OBIETTIVO INDICATO 1>
Risponda alle seguenti domande sul testo relativo ai regimi africani:
(a) Quale carica conferisce il presidente Obiang al figlio Mangue?
(b) Quanti Paesi africani su 48 sono elencati come liberi e democratici dal settimanale «The Economist»?
(c) In quanti Paesi gli autocrati perpetuano il potere modificando la costituzione?

TESTO DEL DOCUMENTO>

• • • •

In Guinea equatoriale il presidente Obiang, al potere da 35 anni, nomina
vicepresidente il figlio Mangue - un vizioso che colleziona auto di
lusso, tra esse una Bugatti da 350 mila dollari che raggiunge i 300km/h
in 12 sec. Il settimanale inglese «The Economist» elenca 7 Paesi
africani su 48 come liberi e democratici: tra essi Botswana, Namibia,
Senegal, Gambia e Benin. Altrove gli autocrati perpetuano il potere
modificando la costituzione (in 18 Paesi), oppure ignorandola (Congo).
Il vincitore «piglia tutto», dice Paul Collier di Oxford: ruba per
ripartire le spoglie con quanti l’aiutano a preservare il potere. Nulla
sfugge al suo controllo: parlamento, banca centrale, commissione
elettorale e media.
A tutt’oggi, i Paesi europei che erigono muri e
fili spinati contro gli immigrati africani continuano a depredare le
materie prime dell’Africa. Non solo oro e petrolio, disponibili altrove.

• • • •

DATI FORNITI>
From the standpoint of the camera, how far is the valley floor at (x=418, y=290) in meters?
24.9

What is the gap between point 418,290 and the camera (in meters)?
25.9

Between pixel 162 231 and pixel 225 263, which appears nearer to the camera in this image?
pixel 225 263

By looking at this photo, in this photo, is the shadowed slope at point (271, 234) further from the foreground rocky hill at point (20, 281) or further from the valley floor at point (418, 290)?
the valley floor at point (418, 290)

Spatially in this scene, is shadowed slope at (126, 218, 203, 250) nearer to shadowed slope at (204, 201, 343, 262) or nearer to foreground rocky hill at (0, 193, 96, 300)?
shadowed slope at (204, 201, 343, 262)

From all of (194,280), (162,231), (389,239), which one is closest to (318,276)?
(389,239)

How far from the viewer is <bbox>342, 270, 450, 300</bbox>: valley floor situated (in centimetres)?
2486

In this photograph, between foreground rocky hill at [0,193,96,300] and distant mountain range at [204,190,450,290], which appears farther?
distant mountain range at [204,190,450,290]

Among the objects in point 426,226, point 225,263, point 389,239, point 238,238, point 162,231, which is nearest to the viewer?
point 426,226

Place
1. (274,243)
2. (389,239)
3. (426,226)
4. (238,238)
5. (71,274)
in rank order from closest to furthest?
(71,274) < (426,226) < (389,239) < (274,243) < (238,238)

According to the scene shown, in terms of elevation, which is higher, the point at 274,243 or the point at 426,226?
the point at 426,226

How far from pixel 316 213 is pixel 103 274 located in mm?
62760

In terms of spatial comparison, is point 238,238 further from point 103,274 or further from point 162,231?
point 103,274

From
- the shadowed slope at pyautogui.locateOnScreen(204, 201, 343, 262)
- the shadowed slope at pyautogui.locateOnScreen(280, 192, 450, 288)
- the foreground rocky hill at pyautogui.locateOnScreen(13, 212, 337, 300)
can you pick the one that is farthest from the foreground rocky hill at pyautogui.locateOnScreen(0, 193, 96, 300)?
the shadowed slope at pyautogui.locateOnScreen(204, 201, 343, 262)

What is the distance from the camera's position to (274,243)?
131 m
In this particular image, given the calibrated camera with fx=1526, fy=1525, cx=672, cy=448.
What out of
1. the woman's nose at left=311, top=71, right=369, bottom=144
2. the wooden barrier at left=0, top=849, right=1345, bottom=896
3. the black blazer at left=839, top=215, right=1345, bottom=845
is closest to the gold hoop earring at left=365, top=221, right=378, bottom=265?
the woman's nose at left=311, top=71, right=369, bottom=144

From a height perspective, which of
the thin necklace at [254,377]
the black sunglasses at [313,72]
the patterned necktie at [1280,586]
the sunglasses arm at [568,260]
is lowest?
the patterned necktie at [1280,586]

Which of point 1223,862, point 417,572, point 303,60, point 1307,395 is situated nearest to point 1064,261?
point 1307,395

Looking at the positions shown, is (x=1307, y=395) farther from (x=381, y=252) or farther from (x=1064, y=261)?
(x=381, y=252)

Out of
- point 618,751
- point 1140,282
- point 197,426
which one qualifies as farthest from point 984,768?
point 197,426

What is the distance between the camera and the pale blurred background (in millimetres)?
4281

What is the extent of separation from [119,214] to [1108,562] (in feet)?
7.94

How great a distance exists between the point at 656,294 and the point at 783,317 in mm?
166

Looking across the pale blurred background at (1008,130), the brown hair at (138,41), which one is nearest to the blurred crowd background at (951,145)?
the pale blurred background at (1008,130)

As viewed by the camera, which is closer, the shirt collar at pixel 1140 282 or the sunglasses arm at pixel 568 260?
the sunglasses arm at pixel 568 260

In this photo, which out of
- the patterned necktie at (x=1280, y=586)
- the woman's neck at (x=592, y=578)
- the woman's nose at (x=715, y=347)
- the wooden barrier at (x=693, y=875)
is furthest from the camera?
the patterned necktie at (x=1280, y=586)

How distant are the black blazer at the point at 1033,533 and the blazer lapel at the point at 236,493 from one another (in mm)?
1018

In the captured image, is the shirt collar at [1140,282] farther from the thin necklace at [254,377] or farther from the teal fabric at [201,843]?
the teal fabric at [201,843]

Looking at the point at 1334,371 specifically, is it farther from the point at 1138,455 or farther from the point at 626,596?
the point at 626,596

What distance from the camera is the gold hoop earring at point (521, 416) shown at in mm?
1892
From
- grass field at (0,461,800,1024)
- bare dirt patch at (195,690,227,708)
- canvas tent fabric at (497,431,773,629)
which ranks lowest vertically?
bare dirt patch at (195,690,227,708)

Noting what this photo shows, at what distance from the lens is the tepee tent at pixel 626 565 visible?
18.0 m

• • • •

OBIETTIVO INDICATO 2>
Nei record, riscriva le righe comprese tra quella contenente "What is the distance between" e la fine dei record, entrambe incluse, sostituendo "camera" con "viewer" e lasciando invariato tutto il resto. Riporti soltanto tali righe.

RISPOSTA CORRETTA 1>
(a) Vicepresidente.
(b) 7.
(c) 18.

RISPOSTA CORRETTA 2>
What is the distance between the viewer and the pale blurred background (in millimetres)?
4281

What is the extent of separation from [119,214] to [1108,562] (in feet)?
7.94

How great a distance exists between the point at 656,294 and the point at 783,317 in mm?
166

Looking across the pale blurred background at (1008,130), the brown hair at (138,41), which one is nearest to the blurred crowd background at (951,145)?
the pale blurred background at (1008,130)

As viewed by the viewer, which is closer, the shirt collar at pixel 1140 282 or the sunglasses arm at pixel 568 260?
the sunglasses arm at pixel 568 260

In this photo, which out of
- the patterned necktie at (x=1280, y=586)
- the woman's neck at (x=592, y=578)
- the woman's nose at (x=715, y=347)
- the wooden barrier at (x=693, y=875)
is furthest from the viewer?
the patterned necktie at (x=1280, y=586)

How distant are the black blazer at the point at 1033,533 and the blazer lapel at the point at 236,493 from one another (in mm)?
1018

In the captured image, is the shirt collar at [1140,282] farther from the thin necklace at [254,377] or farther from the teal fabric at [201,843]?
the teal fabric at [201,843]

Looking at the point at 1334,371 specifically, is it farther from the point at 1138,455 or farther from the point at 626,596?
the point at 626,596

What distance from the viewer is the gold hoop earring at point (521, 416) shown at in mm?
1892
From
- grass field at (0,461,800,1024)
- bare dirt patch at (195,690,227,708)
- canvas tent fabric at (497,431,773,629)
which ranks lowest vertically?
bare dirt patch at (195,690,227,708)

Noting what this photo shows, at what distance from the lens is the tepee tent at pixel 626 565 visible?
18.0 m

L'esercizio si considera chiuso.